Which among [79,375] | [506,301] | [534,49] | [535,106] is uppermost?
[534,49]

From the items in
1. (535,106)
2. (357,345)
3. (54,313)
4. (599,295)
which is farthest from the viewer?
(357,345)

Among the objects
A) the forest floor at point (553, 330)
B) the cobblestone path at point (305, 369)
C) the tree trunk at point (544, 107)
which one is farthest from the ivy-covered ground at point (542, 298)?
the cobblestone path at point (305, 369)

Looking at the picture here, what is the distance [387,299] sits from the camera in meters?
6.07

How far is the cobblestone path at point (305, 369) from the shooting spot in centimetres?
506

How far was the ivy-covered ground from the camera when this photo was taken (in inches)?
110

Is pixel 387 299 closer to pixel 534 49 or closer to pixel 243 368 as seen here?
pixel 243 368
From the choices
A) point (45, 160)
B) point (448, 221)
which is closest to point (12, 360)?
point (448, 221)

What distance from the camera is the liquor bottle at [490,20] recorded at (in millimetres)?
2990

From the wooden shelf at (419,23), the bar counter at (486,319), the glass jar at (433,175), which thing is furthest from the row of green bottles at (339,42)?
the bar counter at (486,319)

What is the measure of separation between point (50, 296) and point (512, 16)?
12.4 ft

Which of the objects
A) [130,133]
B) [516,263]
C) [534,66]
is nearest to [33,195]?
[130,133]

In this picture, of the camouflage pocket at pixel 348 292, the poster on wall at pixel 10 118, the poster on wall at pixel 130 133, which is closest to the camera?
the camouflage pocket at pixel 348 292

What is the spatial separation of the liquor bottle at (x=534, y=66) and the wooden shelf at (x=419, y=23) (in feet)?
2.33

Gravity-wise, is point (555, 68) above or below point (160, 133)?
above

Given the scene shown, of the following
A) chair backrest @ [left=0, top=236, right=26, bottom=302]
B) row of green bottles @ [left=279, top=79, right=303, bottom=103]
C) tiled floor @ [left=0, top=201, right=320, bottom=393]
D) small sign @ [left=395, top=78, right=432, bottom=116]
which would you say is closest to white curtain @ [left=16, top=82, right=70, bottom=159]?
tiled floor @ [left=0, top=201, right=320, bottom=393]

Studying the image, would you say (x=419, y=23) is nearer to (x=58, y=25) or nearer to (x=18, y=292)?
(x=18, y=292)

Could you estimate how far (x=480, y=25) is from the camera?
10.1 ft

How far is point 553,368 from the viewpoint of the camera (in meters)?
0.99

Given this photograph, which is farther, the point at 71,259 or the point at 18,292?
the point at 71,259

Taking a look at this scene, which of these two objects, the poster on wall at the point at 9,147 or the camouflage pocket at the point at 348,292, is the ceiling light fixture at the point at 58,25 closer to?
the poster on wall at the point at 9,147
******************************
PROBLEM:
Extract, unchanged, the closing run of lines that opens with the line containing "Which of the objects" and ends with the last line.

SOLUTION TO THIS PROBLEM:
Which of the objects
A) [130,133]
B) [516,263]
C) [534,66]
is nearest to [33,195]?
[130,133]

In this picture, of the camouflage pocket at pixel 348 292, the poster on wall at pixel 10 118, the poster on wall at pixel 130 133, which is closest to the camera?
the camouflage pocket at pixel 348 292

What is the spatial separation of the liquor bottle at (x=534, y=66) and the wooden shelf at (x=419, y=23) (in feet)?
2.33

Gravity-wise, is point (555, 68) above or below point (160, 133)?
above

Given the scene shown, of the following
A) chair backrest @ [left=0, top=236, right=26, bottom=302]
B) row of green bottles @ [left=279, top=79, right=303, bottom=103]
C) tiled floor @ [left=0, top=201, right=320, bottom=393]
D) small sign @ [left=395, top=78, right=432, bottom=116]
which would you say is closest to white curtain @ [left=16, top=82, right=70, bottom=159]?
tiled floor @ [left=0, top=201, right=320, bottom=393]

Studying the image, would you say (x=419, y=23) is nearer to (x=58, y=25) or nearer to (x=18, y=292)?
(x=18, y=292)

Could you estimate how far (x=480, y=25) is from the camera?
10.1 ft

How far is point 553,368 from the viewpoint of the camera (in meters)?
0.99

Given this photograph, which is farther, the point at 71,259 or the point at 18,292?
the point at 71,259

Taking a look at this scene, which of these two objects, the poster on wall at the point at 9,147 or the camouflage pocket at the point at 348,292, is the ceiling light fixture at the point at 58,25 closer to?
the poster on wall at the point at 9,147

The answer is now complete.